Well, there is little in the film of that plot, which takes its title from the novel by the recently deceased writer to imagine the daily life of the family of the commander-in-chief of the SS Rudolf Höss who runs the Auschwitz extermination camp during the days of the Wannsee Conference, which formalized the so-called ‘final solution’. A story of minimal wickerwork amplified by a shocking staging.
Hyperrealism and out of field
The question of the images of the barbarity of Auschwitz and the extermination camps have been the subject of discussion for decades (from filmmakers like Claude Lanzmann or Alain Resnais to art theorists like George Didi-Huberman), and for this reason off-screen has become the key rhetorical element in dealing with genocide without showing images of sadism and implicit horror.
Now, the off-screen that Glazer works on is not the same off-screen used by László Nemes in ‘The Son of Saúl’ (2015), a film that was literally a circuit through the horror of an extermination camp with the Saúl of title in focus and the rest blurred. The opening bars of ‘The Zone of Interest’ suggest that Glazer will follow a similar strategy: the black screen with disturbing background noise leaves no room for doubt. Nevertheless, the British director’s device is more complex but also more limiting.

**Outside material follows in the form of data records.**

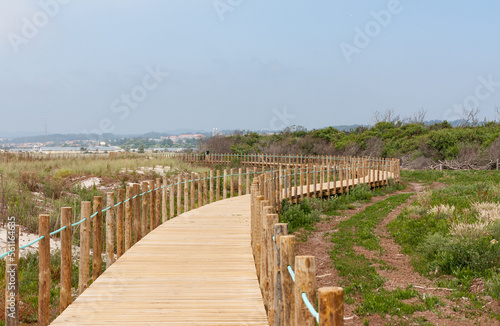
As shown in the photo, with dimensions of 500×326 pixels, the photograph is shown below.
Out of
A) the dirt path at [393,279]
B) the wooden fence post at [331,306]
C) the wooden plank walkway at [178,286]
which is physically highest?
the wooden fence post at [331,306]

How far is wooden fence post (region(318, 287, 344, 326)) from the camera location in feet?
7.88

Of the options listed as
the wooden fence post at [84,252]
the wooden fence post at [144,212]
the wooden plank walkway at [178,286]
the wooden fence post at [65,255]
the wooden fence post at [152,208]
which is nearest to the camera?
the wooden plank walkway at [178,286]

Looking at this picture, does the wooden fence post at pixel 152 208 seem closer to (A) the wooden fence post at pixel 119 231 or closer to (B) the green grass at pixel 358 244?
(A) the wooden fence post at pixel 119 231

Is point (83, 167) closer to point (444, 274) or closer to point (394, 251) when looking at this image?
point (394, 251)

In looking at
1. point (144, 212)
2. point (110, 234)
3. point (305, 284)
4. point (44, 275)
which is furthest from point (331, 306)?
point (144, 212)

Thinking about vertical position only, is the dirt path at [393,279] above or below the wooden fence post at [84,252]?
below

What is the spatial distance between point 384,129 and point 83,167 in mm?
33975

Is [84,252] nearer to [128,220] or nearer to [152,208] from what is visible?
[128,220]

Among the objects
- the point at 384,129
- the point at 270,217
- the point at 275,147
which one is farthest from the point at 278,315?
the point at 384,129

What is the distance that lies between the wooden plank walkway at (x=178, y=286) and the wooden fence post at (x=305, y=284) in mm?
1632

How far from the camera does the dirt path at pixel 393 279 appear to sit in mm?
5891

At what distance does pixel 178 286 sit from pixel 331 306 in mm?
3771

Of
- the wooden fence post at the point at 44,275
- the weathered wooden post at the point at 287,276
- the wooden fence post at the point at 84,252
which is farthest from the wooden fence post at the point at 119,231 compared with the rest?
the weathered wooden post at the point at 287,276

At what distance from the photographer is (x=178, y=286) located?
229 inches
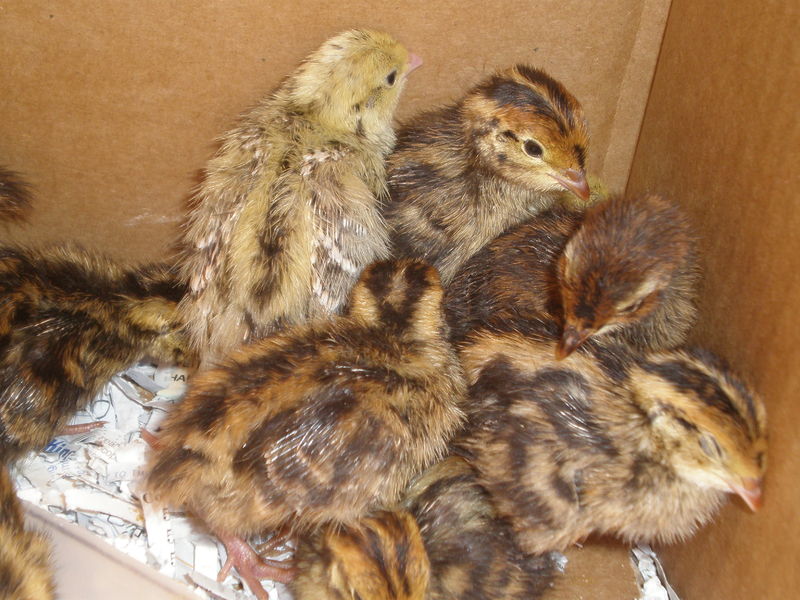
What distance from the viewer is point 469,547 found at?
1.71 meters

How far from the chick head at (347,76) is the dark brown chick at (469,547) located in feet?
3.17

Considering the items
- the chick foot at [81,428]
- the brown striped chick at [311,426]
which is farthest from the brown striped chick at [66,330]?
the brown striped chick at [311,426]

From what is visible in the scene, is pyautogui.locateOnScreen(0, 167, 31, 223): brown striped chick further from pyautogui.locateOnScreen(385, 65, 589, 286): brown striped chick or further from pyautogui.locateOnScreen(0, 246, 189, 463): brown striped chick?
pyautogui.locateOnScreen(385, 65, 589, 286): brown striped chick

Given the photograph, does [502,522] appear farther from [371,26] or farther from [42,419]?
[371,26]

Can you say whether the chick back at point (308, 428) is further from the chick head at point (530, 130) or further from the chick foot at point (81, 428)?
the chick foot at point (81, 428)

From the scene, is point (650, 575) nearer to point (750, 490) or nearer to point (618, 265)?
point (750, 490)

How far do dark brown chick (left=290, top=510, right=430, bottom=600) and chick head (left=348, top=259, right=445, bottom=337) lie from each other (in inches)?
15.9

On one side, the hyperrealism with which his images shine embrace the sinister from an extremely disturbing place, sometimes bordering on horror movies. On the other hand, the camera never enters Auschwitz, even though the family home where the bulk of the film takes place is attached to the walls of the extermination camp.
Any of us would flee from life in such a place, attached to barbarism, but the days of Rudolf Höss’s family, with their immaculate house, their swimming pool, their magnificent garden and their ad hoc greenhouse, are barely disturbed by smoke that expel the chimneys of the crematoria.

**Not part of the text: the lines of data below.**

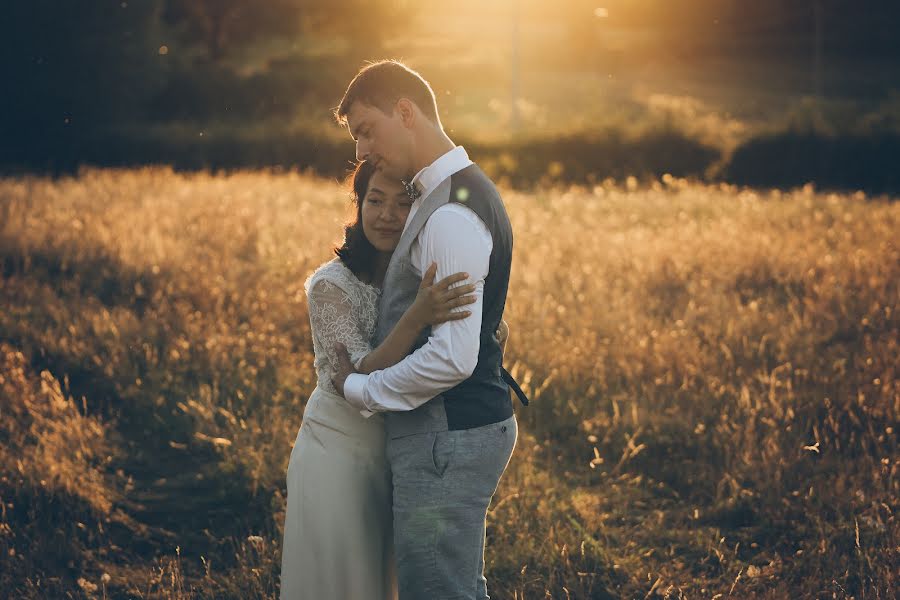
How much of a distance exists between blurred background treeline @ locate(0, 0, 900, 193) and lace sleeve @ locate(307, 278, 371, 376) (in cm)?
902

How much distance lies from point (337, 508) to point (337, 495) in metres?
0.04

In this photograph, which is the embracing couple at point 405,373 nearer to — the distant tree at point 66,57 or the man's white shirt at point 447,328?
the man's white shirt at point 447,328

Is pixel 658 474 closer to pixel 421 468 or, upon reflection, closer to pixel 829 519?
pixel 829 519

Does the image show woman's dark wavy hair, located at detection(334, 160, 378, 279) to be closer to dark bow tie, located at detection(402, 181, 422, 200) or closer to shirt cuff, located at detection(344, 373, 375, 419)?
dark bow tie, located at detection(402, 181, 422, 200)

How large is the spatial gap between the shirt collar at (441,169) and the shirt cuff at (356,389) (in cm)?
56

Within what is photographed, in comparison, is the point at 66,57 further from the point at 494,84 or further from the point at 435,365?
the point at 494,84

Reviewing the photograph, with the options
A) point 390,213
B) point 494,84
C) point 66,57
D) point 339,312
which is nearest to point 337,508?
point 339,312

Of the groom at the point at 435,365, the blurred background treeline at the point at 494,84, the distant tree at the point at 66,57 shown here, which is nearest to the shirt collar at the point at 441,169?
the groom at the point at 435,365

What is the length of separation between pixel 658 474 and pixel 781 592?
4.67 ft

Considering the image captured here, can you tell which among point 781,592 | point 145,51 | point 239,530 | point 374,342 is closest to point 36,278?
point 239,530

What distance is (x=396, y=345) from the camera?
255cm

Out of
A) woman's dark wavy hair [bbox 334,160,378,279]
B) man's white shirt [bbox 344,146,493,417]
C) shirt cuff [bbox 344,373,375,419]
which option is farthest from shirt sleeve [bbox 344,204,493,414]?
woman's dark wavy hair [bbox 334,160,378,279]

‘The Zone of Interest’: the banality of evil and the background noise of Mica Levi
the rigor with which Glazer structures the future of the Höss finds some vanishing lines that, however, give your exercise even stricter visual control, if it fits. A small subplot filmed with a thermal camera and in negative colors –which contrasts with the hyper-realistic patina with which the Nazi family is portrayed– leaves room for the victims of the Holocaust, while, towards its corollary, a trip to the present returns to insist on the idea of the banality of evil from a more mundane position.
If there is a character who, precisely, embodies in all its magnitude the suggestive power of Nazism, either because of his ideas or because of the economic benefits that he included, it is the one played by Sandra Hüller (‘Toni Erdmann’), the wife of Commander-in-Chief Höss. The interpretation of the German actress captures with a disturbing subtlety the thesis of Hannah Arendt and explains, with just two strokes and four gestures, the reasons why an entire country surrendered in fervor to Hitler’s ideas, from vanity to careerism.

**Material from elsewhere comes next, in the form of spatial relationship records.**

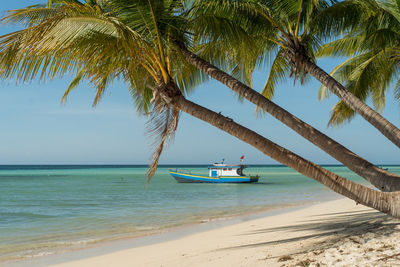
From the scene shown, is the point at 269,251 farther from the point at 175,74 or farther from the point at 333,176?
the point at 175,74

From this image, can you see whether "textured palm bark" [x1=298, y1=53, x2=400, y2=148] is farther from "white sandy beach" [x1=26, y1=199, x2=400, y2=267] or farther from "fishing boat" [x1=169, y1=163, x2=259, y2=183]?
"fishing boat" [x1=169, y1=163, x2=259, y2=183]

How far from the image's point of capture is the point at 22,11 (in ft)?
12.9

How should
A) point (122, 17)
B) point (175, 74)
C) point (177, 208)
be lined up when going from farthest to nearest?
point (177, 208) → point (175, 74) → point (122, 17)

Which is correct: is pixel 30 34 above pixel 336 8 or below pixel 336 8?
below

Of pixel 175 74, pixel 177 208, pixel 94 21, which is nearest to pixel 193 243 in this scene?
pixel 175 74

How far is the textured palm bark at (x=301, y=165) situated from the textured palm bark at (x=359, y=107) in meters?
0.93

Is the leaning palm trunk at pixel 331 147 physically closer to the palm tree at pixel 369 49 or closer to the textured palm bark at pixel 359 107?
the textured palm bark at pixel 359 107

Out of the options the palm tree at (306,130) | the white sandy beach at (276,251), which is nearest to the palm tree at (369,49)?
the palm tree at (306,130)

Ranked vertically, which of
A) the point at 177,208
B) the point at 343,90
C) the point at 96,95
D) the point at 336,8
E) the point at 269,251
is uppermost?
the point at 336,8

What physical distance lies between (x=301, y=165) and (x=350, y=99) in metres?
1.58

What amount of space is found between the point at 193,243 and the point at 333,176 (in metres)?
6.02

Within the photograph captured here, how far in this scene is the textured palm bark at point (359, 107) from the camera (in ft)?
14.2

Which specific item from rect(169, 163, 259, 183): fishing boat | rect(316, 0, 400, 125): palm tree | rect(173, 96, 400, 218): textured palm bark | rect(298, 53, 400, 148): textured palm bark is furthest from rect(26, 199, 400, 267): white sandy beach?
rect(169, 163, 259, 183): fishing boat

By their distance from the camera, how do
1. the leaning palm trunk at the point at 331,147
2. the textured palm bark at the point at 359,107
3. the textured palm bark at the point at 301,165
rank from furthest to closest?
1. the textured palm bark at the point at 359,107
2. the leaning palm trunk at the point at 331,147
3. the textured palm bark at the point at 301,165
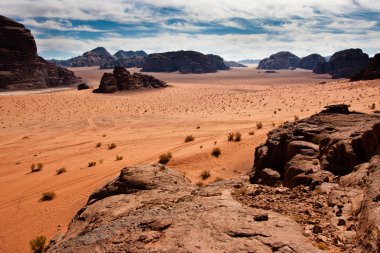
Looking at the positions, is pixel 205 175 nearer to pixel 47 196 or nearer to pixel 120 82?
pixel 47 196

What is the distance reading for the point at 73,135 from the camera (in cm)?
2434

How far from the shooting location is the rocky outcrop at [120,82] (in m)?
57.2

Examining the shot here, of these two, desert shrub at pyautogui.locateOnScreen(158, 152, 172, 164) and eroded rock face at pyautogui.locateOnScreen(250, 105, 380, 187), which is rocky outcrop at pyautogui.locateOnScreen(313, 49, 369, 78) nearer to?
desert shrub at pyautogui.locateOnScreen(158, 152, 172, 164)

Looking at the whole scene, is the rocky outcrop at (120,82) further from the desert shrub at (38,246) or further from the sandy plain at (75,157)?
the desert shrub at (38,246)

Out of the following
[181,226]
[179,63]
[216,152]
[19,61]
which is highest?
[179,63]

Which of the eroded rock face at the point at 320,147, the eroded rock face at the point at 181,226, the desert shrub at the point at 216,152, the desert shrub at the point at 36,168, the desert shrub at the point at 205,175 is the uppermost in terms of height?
the eroded rock face at the point at 320,147

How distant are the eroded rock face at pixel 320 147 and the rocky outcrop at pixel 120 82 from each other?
49.0 metres

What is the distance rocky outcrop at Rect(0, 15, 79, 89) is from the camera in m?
68.2

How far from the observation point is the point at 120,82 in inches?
2378

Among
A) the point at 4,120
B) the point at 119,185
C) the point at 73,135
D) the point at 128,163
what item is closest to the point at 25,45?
the point at 4,120

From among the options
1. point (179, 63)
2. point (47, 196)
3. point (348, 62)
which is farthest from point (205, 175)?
point (179, 63)

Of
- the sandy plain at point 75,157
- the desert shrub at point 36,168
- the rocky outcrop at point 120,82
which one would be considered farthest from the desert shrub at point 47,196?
the rocky outcrop at point 120,82

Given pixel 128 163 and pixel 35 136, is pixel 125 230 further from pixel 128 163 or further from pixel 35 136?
pixel 35 136

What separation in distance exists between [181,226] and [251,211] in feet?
4.09
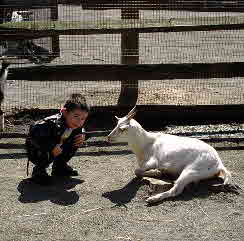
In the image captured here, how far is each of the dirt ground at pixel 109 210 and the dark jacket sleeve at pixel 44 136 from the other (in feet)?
1.37

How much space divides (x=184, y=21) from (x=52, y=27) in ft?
6.23

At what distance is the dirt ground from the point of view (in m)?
4.48

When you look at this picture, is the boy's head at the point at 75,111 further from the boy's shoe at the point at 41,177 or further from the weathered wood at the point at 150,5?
the weathered wood at the point at 150,5

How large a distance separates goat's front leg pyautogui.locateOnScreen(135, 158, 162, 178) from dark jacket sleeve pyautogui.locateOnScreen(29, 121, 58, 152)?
0.88 meters

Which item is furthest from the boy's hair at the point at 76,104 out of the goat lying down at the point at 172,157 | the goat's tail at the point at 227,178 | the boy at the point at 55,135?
the goat's tail at the point at 227,178

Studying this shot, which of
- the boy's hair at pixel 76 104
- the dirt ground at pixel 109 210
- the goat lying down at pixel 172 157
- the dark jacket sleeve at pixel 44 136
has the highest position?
the boy's hair at pixel 76 104

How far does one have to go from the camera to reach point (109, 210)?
16.2 ft

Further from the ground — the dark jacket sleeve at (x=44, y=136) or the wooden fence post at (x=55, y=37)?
the wooden fence post at (x=55, y=37)

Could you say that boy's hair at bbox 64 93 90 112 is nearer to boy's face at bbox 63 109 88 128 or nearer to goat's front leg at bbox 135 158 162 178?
boy's face at bbox 63 109 88 128

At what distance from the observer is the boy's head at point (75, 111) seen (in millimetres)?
5320

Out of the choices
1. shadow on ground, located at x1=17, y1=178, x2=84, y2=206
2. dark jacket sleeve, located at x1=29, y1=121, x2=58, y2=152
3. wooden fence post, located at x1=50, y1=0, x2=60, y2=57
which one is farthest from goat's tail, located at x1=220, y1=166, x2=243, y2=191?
wooden fence post, located at x1=50, y1=0, x2=60, y2=57

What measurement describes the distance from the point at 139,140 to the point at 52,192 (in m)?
1.01

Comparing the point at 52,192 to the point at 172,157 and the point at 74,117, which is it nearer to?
the point at 74,117

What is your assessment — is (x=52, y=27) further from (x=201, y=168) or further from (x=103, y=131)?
(x=201, y=168)
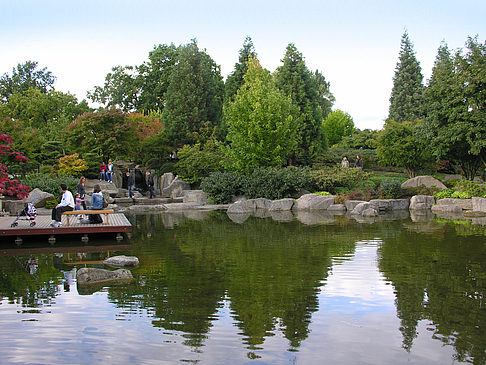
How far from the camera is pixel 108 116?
30000 millimetres

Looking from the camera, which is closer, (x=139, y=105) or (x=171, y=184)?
(x=171, y=184)

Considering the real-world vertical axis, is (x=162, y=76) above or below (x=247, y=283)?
above

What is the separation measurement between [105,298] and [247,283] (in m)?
2.44

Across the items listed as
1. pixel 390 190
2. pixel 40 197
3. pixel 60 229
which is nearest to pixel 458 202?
pixel 390 190

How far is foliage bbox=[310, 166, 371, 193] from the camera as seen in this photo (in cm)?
2559

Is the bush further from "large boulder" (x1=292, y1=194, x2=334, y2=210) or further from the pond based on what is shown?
the pond

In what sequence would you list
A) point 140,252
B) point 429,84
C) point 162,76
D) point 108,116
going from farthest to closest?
1. point 162,76
2. point 108,116
3. point 429,84
4. point 140,252

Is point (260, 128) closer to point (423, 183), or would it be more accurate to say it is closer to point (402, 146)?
point (402, 146)

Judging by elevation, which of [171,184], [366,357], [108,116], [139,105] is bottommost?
[366,357]

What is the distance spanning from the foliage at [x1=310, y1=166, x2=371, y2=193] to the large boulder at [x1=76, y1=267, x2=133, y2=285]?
17.9 m

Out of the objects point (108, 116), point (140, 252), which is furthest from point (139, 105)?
point (140, 252)

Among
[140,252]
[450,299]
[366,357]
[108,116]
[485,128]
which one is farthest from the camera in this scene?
[108,116]

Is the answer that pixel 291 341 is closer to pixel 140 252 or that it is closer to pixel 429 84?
pixel 140 252

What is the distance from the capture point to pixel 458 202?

At the end of this text, we do not know if Glazer’s film will be the definitive one on this key issue surrounding evil and its acolytes, or if it will achieve the long-awaited Palme d’Or, but we are clear that is one of the critics’ favorite films in the official section of Cannes 2023.
For the nib that signs this review, the device proposed by Glazer impacts and at the same time limits its message, but, without a doubt, the sound design of Mica Levikey in the construction of the off-screen of ‘The Zone of Interest’, deserves to be recognized in Cannes and also beyond La Croisette.